• **WORK TO DO**: Please reproduce these records in full, swapping every "carved wooden pole" for "carved wooden post" and leaving everything else unchanged.

• **TASK INPUTS**:
============================================================

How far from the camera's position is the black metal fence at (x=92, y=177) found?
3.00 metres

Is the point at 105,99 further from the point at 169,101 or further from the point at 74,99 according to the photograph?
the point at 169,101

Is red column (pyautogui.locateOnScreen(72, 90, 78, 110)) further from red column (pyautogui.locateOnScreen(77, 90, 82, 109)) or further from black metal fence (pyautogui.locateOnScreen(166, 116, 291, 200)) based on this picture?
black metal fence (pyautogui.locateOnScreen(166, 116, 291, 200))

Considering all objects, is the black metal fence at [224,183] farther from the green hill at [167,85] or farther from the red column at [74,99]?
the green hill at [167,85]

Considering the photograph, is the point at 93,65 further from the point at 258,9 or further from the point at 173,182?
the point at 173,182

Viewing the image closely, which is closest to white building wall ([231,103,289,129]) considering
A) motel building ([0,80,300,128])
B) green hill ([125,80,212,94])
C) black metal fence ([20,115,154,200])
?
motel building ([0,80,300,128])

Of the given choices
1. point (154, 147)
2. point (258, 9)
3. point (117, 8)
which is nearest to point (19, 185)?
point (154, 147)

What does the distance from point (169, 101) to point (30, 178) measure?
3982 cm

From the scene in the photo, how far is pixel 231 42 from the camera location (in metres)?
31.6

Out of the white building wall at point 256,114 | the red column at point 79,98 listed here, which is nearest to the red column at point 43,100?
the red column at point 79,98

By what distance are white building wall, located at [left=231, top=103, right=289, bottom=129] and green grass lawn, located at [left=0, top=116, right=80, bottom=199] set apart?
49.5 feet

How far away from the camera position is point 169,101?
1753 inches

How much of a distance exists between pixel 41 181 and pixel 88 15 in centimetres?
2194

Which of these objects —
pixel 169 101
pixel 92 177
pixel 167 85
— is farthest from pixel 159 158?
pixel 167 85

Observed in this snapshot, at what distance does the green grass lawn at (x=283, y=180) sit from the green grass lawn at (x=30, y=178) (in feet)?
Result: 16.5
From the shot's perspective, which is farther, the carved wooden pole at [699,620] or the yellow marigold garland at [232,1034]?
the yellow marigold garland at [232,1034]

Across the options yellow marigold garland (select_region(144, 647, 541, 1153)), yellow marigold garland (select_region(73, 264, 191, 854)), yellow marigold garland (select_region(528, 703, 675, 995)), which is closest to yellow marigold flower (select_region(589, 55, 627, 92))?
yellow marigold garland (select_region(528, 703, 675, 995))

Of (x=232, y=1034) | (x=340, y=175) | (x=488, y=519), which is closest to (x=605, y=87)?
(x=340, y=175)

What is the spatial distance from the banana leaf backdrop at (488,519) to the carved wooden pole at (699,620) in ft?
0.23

============================================================

• **TASK RESPONSE**:
How far from the camera's position is the black metal fence at (x=92, y=177) found?
3.00 metres

Is the point at 105,99 further from the point at 169,101 or further from the point at 74,99 according to the photograph?
the point at 169,101

Is red column (pyautogui.locateOnScreen(72, 90, 78, 110)) further from red column (pyautogui.locateOnScreen(77, 90, 82, 109)) or further from black metal fence (pyautogui.locateOnScreen(166, 116, 291, 200)) based on this picture?
black metal fence (pyautogui.locateOnScreen(166, 116, 291, 200))

Considering all objects, is the black metal fence at [224,183] farther from the green hill at [167,85] or farther from the red column at [74,99]?
the green hill at [167,85]

Considering the photograph, is the point at 93,65 further from the point at 258,9 or further from the point at 173,182?
the point at 173,182

Viewing the image closely, which is closest to white building wall ([231,103,289,129]) considering
A) motel building ([0,80,300,128])
B) green hill ([125,80,212,94])
C) black metal fence ([20,115,154,200])
?
motel building ([0,80,300,128])

Of the given choices
1. point (154, 147)
2. point (258, 9)
3. point (117, 8)
which is nearest to point (19, 185)?
point (154, 147)

What does the distance from point (169, 101) to point (30, 178) measure?
3982 cm

From the scene in the photo, how far is pixel 231 42 from the camera location (in metres)?
31.6

Out of the white building wall at point 256,114 | the red column at point 79,98 listed here, which is nearest to the red column at point 43,100?
the red column at point 79,98

By what distance are white building wall, located at [left=231, top=103, right=289, bottom=129] and green grass lawn, located at [left=0, top=116, right=80, bottom=199] set apart?
49.5 feet

How far away from the camera position is point 169,101?
1753 inches

How much of a distance exists between pixel 41 181 and pixel 88 15 in centimetres?
2194

Which of these objects —
pixel 169 101
pixel 92 177
pixel 167 85
— is farthest from pixel 159 158?
pixel 167 85

Observed in this snapshot, at what distance does the green grass lawn at (x=283, y=180) sit from the green grass lawn at (x=30, y=178) (in feet)?
Result: 16.5
From the shot's perspective, which is farther, the carved wooden post at [699,620] or the yellow marigold garland at [232,1034]?
the yellow marigold garland at [232,1034]

Across the options yellow marigold garland (select_region(144, 647, 541, 1153)), yellow marigold garland (select_region(73, 264, 191, 854)), yellow marigold garland (select_region(528, 703, 675, 995)), which is closest to yellow marigold flower (select_region(589, 55, 627, 92))?
yellow marigold garland (select_region(528, 703, 675, 995))

Of (x=232, y=1034) | (x=340, y=175) | (x=488, y=519), which is closest to (x=605, y=87)?
(x=340, y=175)

What is the spatial distance from the banana leaf backdrop at (488,519) to the carved wooden post at (699,620) in ft?
0.23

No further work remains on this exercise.